Verilen Metin:
Güncelleme Tarihi:
Almanya genelinde Alman öğrencilerin yüzde 5.4’ü herhangi bir eğitim kurumunu diploma almadan terk ederken, bu oranın ‘göçmen kökenli çocuk ve gençlerde’ yüzde 11.6’ya ulaştığına dikkat çekti.
Mesleki eğitim alanında ise bu rakamların çok daha dramatik olduğunu da dile getirdi.
* * *
20-29 yaş grubu Almanların yüzde 13.5’inin meslek eğitimi yapmadıklarını, aynı yaş grubu ‘yabancılar’ arasında ise bu oranın yüzde 30.5’i bulduğunu da hatırlattı.
Yani, Almanya’da 1.3 milyon ‘yabancı’ genç insan mesleki eğitim yapmamış...
Tabii bu durum aynı zamanda bu insanların iş piyasasına atılma şansının yok denecek kadar az olduğu anlamına gelmekte.

Yapılacaklar:
1. Almanya'daki eğitim oranlarına dair metinde, 20-29 yaş grubundaki yabancılar arasında meslek eğitimi yapmamış olanların oranı yüzde kaç olarak veriliyor?
2. Almanya'daki eğitim oranlarına dair metni son cümlesinden itibaren aynı üslupla sürdürün.

Sağlanan Bilgiler:
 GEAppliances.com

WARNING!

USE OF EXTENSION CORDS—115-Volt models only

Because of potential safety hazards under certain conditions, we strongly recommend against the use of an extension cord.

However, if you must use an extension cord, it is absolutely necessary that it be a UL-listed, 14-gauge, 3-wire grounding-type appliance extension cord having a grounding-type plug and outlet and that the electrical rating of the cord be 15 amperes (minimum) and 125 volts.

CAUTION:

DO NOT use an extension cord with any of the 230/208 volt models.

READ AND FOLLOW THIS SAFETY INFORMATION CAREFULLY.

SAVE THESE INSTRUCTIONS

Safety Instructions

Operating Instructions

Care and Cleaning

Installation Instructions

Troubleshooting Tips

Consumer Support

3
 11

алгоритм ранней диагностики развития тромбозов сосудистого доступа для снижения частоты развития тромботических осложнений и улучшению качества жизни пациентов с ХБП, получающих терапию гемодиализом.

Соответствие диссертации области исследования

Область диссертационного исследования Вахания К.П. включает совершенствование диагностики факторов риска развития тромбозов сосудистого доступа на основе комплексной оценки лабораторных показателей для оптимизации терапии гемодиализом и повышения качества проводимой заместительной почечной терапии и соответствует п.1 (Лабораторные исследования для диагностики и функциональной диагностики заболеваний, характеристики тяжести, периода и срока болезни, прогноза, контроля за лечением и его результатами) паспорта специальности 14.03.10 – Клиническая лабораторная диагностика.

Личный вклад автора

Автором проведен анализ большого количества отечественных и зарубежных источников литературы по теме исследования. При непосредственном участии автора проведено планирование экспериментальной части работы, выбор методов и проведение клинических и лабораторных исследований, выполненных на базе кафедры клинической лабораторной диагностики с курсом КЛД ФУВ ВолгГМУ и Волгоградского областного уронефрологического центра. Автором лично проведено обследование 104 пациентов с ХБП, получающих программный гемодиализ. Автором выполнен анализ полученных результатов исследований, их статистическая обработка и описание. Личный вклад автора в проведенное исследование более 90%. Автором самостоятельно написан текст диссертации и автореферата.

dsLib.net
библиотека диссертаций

--

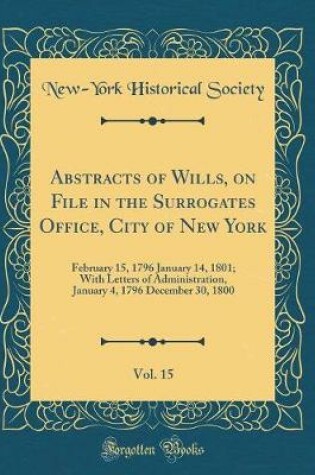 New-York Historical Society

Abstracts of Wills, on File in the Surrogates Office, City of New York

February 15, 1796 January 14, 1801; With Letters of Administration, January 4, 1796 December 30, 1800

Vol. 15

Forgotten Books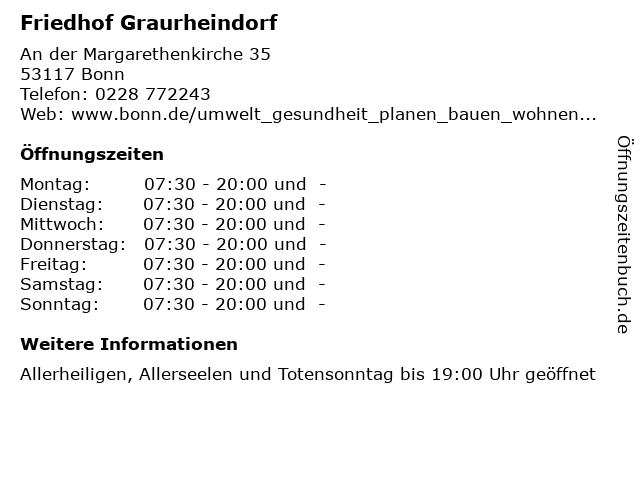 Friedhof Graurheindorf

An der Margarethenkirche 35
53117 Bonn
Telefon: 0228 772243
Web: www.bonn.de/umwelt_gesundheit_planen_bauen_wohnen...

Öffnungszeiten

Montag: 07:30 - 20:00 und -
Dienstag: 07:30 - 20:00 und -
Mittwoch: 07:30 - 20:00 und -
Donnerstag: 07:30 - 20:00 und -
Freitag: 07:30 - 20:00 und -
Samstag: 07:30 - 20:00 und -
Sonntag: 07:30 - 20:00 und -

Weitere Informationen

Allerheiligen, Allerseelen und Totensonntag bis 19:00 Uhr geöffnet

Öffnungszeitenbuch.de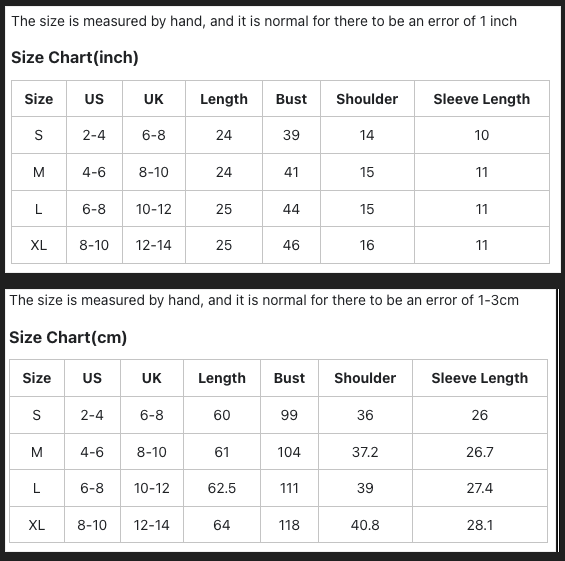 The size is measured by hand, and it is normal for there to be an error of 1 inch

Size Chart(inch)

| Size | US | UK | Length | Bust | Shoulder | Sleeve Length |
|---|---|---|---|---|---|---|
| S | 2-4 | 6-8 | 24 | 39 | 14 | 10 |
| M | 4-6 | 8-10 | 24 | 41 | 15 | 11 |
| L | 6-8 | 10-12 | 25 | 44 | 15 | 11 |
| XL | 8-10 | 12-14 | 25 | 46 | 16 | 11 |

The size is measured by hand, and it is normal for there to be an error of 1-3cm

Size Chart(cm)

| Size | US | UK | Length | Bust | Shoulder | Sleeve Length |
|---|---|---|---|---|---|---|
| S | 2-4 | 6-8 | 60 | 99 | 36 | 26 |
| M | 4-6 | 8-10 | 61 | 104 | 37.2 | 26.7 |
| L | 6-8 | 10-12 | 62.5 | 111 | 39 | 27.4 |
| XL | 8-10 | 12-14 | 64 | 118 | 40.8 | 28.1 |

* * *

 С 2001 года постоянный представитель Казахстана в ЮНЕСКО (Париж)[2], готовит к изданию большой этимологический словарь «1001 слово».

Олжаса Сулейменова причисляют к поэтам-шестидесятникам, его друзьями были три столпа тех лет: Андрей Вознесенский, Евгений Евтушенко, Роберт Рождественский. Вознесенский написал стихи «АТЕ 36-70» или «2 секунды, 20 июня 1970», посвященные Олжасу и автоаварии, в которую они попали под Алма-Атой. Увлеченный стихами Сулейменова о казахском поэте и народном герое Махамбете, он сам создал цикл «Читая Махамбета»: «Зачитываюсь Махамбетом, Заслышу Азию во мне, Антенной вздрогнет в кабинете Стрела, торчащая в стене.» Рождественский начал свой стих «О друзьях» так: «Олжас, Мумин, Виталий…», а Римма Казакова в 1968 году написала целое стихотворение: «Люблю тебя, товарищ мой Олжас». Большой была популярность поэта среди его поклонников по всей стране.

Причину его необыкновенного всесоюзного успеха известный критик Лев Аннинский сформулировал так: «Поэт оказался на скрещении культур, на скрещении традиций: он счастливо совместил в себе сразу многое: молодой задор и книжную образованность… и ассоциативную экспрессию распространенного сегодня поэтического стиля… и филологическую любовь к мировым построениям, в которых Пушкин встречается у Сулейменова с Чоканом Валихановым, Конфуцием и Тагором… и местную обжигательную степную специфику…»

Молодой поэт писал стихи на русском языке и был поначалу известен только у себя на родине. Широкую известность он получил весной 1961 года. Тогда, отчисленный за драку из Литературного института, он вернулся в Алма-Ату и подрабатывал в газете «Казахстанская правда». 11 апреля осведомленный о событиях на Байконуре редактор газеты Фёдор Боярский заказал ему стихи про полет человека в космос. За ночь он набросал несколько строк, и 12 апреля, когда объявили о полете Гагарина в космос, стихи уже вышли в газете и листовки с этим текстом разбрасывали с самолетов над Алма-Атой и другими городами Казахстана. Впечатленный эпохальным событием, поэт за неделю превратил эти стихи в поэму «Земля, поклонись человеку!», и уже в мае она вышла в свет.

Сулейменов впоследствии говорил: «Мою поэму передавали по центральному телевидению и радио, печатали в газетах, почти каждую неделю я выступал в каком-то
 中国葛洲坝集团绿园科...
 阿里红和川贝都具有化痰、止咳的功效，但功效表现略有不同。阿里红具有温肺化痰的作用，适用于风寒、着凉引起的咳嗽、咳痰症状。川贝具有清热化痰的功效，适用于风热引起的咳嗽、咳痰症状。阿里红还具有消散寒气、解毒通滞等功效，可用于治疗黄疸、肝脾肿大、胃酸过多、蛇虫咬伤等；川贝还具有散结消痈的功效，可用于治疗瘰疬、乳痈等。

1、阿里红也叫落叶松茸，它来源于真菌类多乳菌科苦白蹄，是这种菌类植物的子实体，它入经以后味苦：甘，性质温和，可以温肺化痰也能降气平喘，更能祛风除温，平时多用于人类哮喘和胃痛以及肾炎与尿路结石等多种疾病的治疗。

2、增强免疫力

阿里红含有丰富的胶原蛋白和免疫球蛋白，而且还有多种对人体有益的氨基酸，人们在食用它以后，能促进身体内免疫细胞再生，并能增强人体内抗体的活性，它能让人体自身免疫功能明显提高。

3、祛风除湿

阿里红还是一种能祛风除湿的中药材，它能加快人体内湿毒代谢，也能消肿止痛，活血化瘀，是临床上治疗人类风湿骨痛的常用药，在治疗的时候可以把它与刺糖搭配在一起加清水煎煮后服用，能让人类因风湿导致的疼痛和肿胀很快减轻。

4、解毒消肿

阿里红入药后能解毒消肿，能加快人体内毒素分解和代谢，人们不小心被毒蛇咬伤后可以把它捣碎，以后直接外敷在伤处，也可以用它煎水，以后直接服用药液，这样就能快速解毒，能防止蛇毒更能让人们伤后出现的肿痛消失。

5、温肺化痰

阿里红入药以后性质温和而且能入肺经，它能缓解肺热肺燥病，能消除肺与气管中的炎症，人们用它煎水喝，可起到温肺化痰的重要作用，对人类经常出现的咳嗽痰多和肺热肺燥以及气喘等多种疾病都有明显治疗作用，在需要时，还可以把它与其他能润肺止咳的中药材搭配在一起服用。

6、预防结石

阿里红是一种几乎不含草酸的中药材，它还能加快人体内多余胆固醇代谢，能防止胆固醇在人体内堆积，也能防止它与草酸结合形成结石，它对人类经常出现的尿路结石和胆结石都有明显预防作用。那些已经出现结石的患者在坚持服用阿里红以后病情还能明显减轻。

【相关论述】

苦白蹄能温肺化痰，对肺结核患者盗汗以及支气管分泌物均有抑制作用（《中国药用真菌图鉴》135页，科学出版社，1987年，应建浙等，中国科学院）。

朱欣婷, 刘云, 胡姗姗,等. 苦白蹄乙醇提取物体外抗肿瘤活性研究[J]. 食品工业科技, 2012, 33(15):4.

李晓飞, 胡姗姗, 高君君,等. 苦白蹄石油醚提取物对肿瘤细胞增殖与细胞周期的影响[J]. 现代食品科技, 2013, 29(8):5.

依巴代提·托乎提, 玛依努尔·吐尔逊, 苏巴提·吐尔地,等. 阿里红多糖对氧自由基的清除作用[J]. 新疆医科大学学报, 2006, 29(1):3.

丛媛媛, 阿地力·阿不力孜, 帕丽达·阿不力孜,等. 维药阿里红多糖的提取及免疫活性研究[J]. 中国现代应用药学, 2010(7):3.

Cevap Listesi:
1. Yüzde 30.5.

2.
Haklı olarak Devlet Bakanı Aydan Özoğuz, başarının da uyumun da yolunun iyi bir eğitim ve mesleki eğitimden geçtiğinin altını çizdi.
Tek kelimeyle ‘Eğitim!’ demekle yetinmedi ve ardarda üç kez ‘Eğitim!’, ‘Eğitim!’, ‘Eğitim!’ dedi...
* * *
Hıristiyan Demokrat/Hıristiyan Sosyal Birlik Partileri (CDU/CSU) ile Sosyal Demokrat Parti’den (SPD) oluşan koalisyon hükümetinin buna çok önem verdiğini de söyledi.
Başbakan Angela Merkel’in 1 Aralık’ta düzenleyeceği zirvenin ‘Eğitim’ başlığı altında yapılacağını da hatırlattı.
Aydan Özoğuz’un bu sözleri beni birden 1970’li yılların sonlarına götürdü.
Dönemin SPD ile Hür Demokrat Parti’den (FDP) oluşan koalisyon hükümetinin ve Almanya’nın ilk ‘Yabancılar Sorumlusu’ Heniz Kühn öncülüğünde hazırlanan ‘Kühn Memorandum’ aklıma geldi.
Aydan Özoğuz’un açıkladığı ‘Federal Hükümetin Göç, Sığınmacılar ve Uyum Sorumlusu’nun Almanya’daki yabancıların uyumu ve konumu ile ilgili 10’uncu raporu’ başlığını taşıyan rapor 700 sayfa.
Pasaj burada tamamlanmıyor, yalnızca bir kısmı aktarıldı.